[sugar] providing files to activities

Albert Cahalan acahalan at gmail.com
Wed Nov 7 13:21:11 EST 2007


On 11/7/07, Tomeu Vizoso <tomeu at tomeuvizoso.net> wrote:
> On Wed, 2007-11-07 at 11:59 -0500, Albert Cahalan wrote:
> > I'm hearing that files will be provided to activites as hard links.
> >
> > This is not good. It prevents atomic update via rename.
> > Far better is to provide directories, one per file, so that
> > updates can be made atomic. While you can't hard link a directory,
> > you can bind mount it. This is essentially the same, with the
> > extra benefit of not wearing out nand storage.
> >
> > The command line version:  mount --bind srcdir dstdir
> >
> > You can even make the mount read-only, avoiding any need to
> > mess with file permissions to block writes.
>
> Just read in http://utcc.utoronto.ca/~cks/space/blog/linux/BindMounts
> that this is not possible. Is that guy wrong?

He is now. :-)
http://lkml.org/lkml/2007/11/1/363

It's in the mm tree already. Latest mm is here:
http://www.kernel.org/pub/linux/kernel/people/akpm/mm/broken-out-2007-11-06-02-32.tar.bz2

(this has been wanted by core developers for ages,
so no doubts about it going in)

> > Handling groups of files together as a single unit also becomes
> > possible; it happens that I actually need this. (think OSX forks)
>
> How relate bind-mounts to files with resource forks?

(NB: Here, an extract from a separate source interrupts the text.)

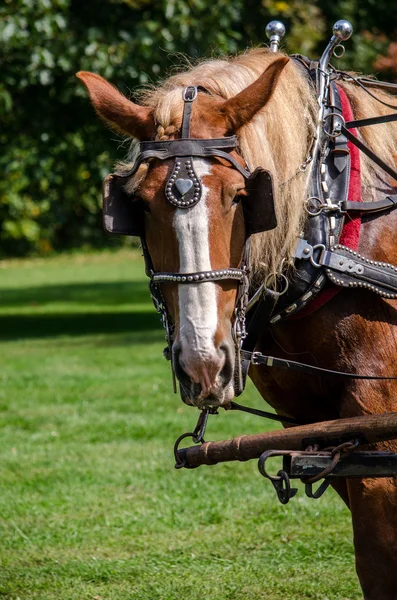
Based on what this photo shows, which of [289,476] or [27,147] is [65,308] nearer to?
[27,147]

I want to treat a group of files as one. I'd rather not
have to tar them up. Thus, I need a directory that looks
like a file. This is in fact how OSX implements resource
forks, at least on newer filesystems. You can in fact
have arbitrary forks, as is done in *.app "files" which
are really directories.

FYI, the content: an image, a background image,
an ASCII data file for settings, etc.